**記述課題 1**
記録のうち、「What is the distance separating」を含む行から記録の最後までを、一字も変えずに書き写してください。

**抜粋本文**
注2:ここでいう「憲法平和主義」とは、「侵略戦争否認」のことではなくて、条文の背後にある「国際政治においてはパワーポリティクスはやがて滅びるべきもの」というユートピア的な思想のことである。
注3:もっとも、「日本国民の意識の中に、果たしてどれほど「憲法」(あるいは「法」)というものが意識されていのか」という法社会学的な問題がまた別に存在しており、日本外交の改革は、単に憲法を改正して憲法平和主義を削除すれば達成されるというものではないが。
注4:なお、私としては、9条及び前文の改正に加えて、緊急事態法制の整備も行うべきだと考えている。

■3、「国柄」のあり方を巡って
 ところで、 現行憲法 の問題点の一つとして、「国柄が表現されていない」ということが指摘される。例えば、評論家・秀明大学教授の西部 邁氏は、「憲法とはその国の常識の表明である」と指摘して現行憲法の問題性を強調している。なるほど、「前文を読んでもどこの国の憲法だかわからない」という指摘は、現行憲法の「国柄」を巡る問題を象徴するものとしては、非常に面白い指摘であろう。

**記述課題 2**
抜粋本文について、次の問いに答えてください。
(a) 注2では、「憲法平和主義」とは何のことだとされているか。
(b) 注4では、9条及び前文の改正に加えて何を行うべきだとしているか。
(c) 西部邁氏は、憲法とは何であると指摘しているか。

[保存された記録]
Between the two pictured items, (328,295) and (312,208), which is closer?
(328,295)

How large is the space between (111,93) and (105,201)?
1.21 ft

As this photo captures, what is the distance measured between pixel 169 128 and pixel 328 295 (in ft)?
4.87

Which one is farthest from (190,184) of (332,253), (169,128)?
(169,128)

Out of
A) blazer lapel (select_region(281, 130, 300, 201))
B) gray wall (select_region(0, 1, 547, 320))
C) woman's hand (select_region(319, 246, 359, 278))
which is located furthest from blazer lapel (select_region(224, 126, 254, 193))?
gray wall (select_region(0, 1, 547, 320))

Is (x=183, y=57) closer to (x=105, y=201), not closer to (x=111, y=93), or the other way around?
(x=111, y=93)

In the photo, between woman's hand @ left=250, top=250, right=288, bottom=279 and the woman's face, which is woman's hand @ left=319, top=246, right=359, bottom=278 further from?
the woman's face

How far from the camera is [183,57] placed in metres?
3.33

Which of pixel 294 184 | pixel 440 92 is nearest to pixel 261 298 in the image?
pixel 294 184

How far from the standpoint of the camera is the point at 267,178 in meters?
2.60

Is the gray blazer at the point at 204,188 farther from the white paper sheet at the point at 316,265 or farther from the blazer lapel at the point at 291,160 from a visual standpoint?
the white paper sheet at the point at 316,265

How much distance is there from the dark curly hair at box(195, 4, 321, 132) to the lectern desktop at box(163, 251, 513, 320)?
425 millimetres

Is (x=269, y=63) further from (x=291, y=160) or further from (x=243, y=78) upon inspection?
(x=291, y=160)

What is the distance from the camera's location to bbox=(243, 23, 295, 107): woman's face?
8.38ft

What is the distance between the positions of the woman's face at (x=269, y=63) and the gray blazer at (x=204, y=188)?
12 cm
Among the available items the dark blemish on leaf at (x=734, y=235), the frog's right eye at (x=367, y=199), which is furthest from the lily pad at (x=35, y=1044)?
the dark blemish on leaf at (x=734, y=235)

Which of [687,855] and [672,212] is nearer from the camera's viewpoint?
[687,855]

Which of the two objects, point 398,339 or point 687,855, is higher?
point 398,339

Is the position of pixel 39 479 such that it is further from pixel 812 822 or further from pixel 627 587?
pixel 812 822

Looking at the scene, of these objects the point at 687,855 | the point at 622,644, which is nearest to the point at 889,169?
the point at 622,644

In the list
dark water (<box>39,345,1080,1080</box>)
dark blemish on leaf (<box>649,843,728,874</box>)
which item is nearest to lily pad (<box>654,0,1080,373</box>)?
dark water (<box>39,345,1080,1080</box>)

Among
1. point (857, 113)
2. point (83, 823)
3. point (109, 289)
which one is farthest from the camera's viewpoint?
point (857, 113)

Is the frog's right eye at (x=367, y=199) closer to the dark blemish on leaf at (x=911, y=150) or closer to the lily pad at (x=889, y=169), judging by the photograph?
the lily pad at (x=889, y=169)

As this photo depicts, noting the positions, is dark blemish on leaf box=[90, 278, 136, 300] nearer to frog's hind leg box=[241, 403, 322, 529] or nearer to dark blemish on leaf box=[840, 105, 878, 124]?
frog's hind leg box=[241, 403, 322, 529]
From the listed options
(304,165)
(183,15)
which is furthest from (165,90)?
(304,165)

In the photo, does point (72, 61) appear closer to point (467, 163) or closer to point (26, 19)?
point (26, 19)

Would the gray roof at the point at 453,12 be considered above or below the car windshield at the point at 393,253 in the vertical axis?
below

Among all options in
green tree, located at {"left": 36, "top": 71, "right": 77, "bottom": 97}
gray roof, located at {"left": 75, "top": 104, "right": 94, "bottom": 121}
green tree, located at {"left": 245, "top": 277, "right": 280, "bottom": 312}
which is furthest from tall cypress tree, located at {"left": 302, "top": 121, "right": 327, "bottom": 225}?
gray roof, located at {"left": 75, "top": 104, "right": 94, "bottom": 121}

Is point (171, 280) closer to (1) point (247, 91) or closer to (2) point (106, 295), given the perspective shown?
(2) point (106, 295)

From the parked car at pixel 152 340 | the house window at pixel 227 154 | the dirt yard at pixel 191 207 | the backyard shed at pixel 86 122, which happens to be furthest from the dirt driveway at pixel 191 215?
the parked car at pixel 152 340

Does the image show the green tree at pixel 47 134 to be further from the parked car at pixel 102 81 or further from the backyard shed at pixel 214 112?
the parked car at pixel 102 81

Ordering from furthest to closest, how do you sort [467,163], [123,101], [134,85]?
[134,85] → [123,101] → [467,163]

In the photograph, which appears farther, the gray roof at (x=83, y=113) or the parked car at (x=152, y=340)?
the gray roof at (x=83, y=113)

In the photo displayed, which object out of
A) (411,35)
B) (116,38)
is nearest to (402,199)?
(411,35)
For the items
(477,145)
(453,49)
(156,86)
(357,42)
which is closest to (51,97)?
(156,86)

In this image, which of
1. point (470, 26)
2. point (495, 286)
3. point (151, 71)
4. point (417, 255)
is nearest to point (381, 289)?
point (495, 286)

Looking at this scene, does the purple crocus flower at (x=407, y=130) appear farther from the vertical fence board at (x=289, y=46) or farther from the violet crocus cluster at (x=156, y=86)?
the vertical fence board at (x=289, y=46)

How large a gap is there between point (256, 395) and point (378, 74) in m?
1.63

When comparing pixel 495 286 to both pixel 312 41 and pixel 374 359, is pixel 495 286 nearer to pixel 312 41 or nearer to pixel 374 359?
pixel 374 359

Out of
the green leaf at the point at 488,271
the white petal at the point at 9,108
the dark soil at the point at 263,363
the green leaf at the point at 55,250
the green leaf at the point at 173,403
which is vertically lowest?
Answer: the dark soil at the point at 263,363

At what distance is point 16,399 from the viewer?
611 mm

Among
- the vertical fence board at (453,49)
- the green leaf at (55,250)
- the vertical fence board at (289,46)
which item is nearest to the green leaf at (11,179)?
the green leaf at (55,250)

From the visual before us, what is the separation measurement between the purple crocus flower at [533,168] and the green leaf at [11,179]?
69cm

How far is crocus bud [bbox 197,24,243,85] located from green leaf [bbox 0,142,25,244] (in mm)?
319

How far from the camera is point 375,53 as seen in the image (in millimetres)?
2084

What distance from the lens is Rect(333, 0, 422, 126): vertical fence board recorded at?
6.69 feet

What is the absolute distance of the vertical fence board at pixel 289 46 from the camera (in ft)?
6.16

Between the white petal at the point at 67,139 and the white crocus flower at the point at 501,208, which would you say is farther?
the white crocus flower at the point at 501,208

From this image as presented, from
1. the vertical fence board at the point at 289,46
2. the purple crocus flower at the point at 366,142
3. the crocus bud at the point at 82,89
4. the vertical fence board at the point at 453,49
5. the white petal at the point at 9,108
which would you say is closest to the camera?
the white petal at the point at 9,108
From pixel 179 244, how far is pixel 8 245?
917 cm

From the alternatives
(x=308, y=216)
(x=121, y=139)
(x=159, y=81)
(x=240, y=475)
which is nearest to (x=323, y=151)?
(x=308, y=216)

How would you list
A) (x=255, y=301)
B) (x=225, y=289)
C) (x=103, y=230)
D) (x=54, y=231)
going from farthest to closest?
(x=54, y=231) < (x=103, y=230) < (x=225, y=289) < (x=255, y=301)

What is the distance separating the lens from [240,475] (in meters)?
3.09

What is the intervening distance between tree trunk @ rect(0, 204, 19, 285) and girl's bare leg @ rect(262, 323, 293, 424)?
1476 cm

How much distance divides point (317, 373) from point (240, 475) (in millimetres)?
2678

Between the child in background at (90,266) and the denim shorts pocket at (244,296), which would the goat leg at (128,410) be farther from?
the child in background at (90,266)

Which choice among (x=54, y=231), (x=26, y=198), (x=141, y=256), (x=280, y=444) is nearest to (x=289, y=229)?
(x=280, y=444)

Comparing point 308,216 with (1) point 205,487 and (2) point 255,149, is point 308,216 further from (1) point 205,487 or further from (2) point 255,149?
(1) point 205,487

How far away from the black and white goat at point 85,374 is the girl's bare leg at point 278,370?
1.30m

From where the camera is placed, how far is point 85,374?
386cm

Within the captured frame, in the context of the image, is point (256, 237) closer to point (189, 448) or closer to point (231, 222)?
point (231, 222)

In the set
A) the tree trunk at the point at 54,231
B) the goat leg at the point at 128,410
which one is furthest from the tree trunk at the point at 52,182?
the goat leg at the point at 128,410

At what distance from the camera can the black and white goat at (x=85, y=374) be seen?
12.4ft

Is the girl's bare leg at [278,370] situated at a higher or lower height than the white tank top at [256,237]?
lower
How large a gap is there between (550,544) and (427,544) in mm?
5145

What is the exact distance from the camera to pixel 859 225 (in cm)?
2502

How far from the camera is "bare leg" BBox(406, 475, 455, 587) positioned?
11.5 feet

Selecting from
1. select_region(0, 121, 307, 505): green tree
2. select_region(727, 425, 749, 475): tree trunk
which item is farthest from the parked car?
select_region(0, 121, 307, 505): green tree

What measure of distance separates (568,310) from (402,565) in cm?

**解答例 1**
What is the distance separating the lens from [240,475] (in meters)?
3.09

What is the intervening distance between tree trunk @ rect(0, 204, 19, 285) and girl's bare leg @ rect(262, 323, 293, 424)?
1476 cm

How much distance divides point (317, 373) from point (240, 475) (in millimetres)?
2678

Between the child in background at (90,266) and the denim shorts pocket at (244,296), which would the goat leg at (128,410) be farther from?
the child in background at (90,266)

Which choice among (x=54, y=231), (x=26, y=198), (x=141, y=256), (x=280, y=444) is nearest to (x=289, y=229)?
(x=280, y=444)

Comparing point 308,216 with (1) point 205,487 and (2) point 255,149, is point 308,216 further from (1) point 205,487 or further from (2) point 255,149?
(1) point 205,487

How far away from the black and white goat at point 85,374 is the girl's bare leg at point 278,370?
1.30m

From where the camera is placed, how far is point 85,374?
386cm

Within the captured frame, in the context of the image, is point (256, 237) closer to point (189, 448) or closer to point (231, 222)?
point (231, 222)

In the set
A) the tree trunk at the point at 54,231
B) the goat leg at the point at 128,410
which one is furthest from the tree trunk at the point at 52,182?
the goat leg at the point at 128,410

At what distance from the camera can the black and white goat at (x=85, y=374) be seen?
12.4ft

Is the girl's bare leg at [278,370] situated at a higher or lower height than the white tank top at [256,237]?
lower
How large a gap is there between (550,544) and (427,544) in mm?
5145

What is the exact distance from the camera to pixel 859 225 (in cm)?
2502

How far from the camera is "bare leg" BBox(406, 475, 455, 587) positioned?
11.5 feet

Selecting from
1. select_region(0, 121, 307, 505): green tree
2. select_region(727, 425, 749, 475): tree trunk
which item is farthest from the parked car?
select_region(0, 121, 307, 505): green tree

What measure of distance separates (568,310) from (402,565) in cm?

**解答例 2**
(a) 条文の背後にある「国際政治においてはパワーポリティクスはやがて滅びるべきもの」というユートピア的な思想のこと。
(b) 緊急事態法制の整備。
(c) その国の常識の表明である。